## Given problem 1:
Translate this sentence from the eCommerce article below into Spanish: "These days, most hosting companies offer a transactional 'online shop' creation service."
## Given problem 2:
Pick up the eCommerce article below from its final sentence and carry it forward.

## Article:
- - -

Monday, September 20, 2010

eCommerce 101

There's the idea in  most business owners that setting up an eCommerce website is a difficult thing.

It really isn't.

Sure, if you're a large company that needs to integrate a site with back-end fulfillment systems and has a complex and ever-changing product offering, then you're going to need a scalable, flexible online trading service.
But if you're a small to medium sized business and you want to turn your website into a platform for sales.... then you don't need a kingsize budget to get started.  Most of the time it is possible to use one of two methods to get your ecommerce idea off the ground:

1. Hosted
These days, most hosting companies offer a transactional 'online shop' creation service. They range from the very basic templated service for simple products, through to flexible set ups that allow you to build & configure: your own design, complex product catalogues,  multiple currency & delivery options, downloadable products, eBay integration, discounts/coupons, rating systems and much more.

- - -

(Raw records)

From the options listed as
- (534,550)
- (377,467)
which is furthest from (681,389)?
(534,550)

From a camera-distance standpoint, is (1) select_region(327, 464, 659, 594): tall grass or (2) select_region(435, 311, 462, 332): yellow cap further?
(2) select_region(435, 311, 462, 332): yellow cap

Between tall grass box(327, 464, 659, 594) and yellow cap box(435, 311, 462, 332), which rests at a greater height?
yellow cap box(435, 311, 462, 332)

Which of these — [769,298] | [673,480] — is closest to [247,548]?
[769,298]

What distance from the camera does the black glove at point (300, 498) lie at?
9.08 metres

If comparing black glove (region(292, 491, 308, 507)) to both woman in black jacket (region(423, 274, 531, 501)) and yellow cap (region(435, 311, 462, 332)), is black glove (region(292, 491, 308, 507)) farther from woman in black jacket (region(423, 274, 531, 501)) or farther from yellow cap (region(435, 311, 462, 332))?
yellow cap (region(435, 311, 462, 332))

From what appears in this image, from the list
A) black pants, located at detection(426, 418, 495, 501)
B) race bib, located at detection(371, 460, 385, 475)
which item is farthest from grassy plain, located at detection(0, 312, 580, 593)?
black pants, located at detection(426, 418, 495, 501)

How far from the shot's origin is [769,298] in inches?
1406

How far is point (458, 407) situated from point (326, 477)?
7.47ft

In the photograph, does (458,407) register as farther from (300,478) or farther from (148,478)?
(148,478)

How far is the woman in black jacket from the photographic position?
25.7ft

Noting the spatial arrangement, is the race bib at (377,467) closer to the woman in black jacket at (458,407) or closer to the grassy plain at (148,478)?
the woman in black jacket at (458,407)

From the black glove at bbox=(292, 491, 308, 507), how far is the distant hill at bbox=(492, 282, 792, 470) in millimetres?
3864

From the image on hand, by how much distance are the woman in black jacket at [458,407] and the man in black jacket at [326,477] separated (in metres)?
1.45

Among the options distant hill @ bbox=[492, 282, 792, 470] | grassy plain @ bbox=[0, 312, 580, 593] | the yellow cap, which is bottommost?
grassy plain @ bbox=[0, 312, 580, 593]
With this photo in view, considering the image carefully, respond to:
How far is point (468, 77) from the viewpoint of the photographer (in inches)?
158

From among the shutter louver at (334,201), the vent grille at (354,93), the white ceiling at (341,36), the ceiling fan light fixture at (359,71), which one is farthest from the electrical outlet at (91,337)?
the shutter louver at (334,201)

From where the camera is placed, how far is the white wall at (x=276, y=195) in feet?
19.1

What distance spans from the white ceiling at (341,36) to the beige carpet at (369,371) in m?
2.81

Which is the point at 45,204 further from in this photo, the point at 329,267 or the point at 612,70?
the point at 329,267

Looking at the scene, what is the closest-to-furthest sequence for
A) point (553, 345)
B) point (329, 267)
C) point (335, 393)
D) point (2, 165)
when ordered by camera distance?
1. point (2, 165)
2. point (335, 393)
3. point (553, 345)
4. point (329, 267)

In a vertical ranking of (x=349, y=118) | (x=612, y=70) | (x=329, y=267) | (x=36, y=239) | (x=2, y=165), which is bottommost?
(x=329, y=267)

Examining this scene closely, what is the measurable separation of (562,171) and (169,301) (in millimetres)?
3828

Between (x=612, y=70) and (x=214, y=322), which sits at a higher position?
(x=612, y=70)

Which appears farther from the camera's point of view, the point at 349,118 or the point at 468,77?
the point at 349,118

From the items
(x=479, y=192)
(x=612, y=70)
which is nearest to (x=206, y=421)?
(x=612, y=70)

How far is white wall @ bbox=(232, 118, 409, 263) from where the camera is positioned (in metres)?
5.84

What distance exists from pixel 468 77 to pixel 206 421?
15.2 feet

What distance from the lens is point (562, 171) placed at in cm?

- - -

## Written answer 1:
Hoy en día, la mayoría de las empresas de alojamiento web ofrecen un servicio transaccional de creación de "tiendas en línea".

## Written answer 2:
2. Software
By installing an application into your own hosting environment, you can have all the features of the above hosted service plus the possibility of  integration with other business systems (e.g. Finance / Accounts, customer / order management and mail / telephone ordering).

However if you want the very simple ability to transact online, without moving to another platform or installing software, then you want to consider adding PayPal to your existing site. You simply sign up for a basic business account, drop a button onto your website and either have an instant payment (even taking credit cards) or have a shopping cart  if you have more than one product or service.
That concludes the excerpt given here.